**EXERCISE PROMPT**: Please copy out, unchanged, the records below from the line containing "Of point 361,296" through the end of the records.

(Questions about scene geometry)
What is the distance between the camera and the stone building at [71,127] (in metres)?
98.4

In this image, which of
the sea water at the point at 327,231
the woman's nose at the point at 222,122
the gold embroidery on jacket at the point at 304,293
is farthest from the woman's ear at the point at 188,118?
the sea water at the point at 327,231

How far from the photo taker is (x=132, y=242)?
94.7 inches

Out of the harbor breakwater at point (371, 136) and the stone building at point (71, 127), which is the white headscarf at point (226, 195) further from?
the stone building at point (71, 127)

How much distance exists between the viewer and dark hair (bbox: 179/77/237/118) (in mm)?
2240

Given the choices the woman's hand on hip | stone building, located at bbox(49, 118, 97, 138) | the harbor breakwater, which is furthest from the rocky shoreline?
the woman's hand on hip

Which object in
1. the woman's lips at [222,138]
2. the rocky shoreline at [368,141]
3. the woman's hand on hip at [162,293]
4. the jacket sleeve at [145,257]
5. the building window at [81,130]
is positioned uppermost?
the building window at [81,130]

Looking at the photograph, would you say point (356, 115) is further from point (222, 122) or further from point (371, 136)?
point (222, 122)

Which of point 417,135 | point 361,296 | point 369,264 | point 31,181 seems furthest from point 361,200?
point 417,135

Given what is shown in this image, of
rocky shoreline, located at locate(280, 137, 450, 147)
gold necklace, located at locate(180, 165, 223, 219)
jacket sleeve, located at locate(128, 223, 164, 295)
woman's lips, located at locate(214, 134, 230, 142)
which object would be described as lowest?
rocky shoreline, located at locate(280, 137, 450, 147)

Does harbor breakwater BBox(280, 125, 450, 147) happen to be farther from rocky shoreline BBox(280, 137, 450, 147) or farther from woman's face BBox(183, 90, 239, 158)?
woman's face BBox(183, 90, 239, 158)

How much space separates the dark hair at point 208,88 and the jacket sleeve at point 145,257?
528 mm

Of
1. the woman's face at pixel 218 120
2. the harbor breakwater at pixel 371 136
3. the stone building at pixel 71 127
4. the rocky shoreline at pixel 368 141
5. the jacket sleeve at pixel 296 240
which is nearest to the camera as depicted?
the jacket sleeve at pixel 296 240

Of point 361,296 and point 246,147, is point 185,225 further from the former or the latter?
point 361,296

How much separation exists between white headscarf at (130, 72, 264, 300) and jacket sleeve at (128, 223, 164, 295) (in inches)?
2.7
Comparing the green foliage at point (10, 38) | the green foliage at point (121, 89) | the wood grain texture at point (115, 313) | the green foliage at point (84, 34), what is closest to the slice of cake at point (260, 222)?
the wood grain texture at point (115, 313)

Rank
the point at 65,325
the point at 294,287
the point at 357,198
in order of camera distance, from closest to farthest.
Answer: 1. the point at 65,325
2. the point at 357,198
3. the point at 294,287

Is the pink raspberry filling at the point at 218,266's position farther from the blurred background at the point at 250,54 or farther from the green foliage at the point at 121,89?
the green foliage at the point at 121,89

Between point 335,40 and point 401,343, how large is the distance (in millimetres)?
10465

**THE SOLUTION**:
Of point 361,296 and point 246,147, is point 185,225 further from the former or the latter?
point 361,296

How much separation exists between white headscarf at (130, 72, 264, 300) and jacket sleeve at (128, 223, 164, 295) (in inches)?
2.7
Comparing the green foliage at point (10, 38) | the green foliage at point (121, 89) | the wood grain texture at point (115, 313) | the green foliage at point (84, 34), what is closest to the slice of cake at point (260, 222)?
the wood grain texture at point (115, 313)

Rank
the point at 65,325
the point at 294,287
the point at 357,198
in order of camera distance, from closest to farthest.
Answer: 1. the point at 65,325
2. the point at 357,198
3. the point at 294,287

Is the pink raspberry filling at the point at 218,266's position farther from the blurred background at the point at 250,54 or farther from the green foliage at the point at 121,89?
the green foliage at the point at 121,89

Between point 335,40 and point 401,343, how large is the distance (in millimetres)?
10465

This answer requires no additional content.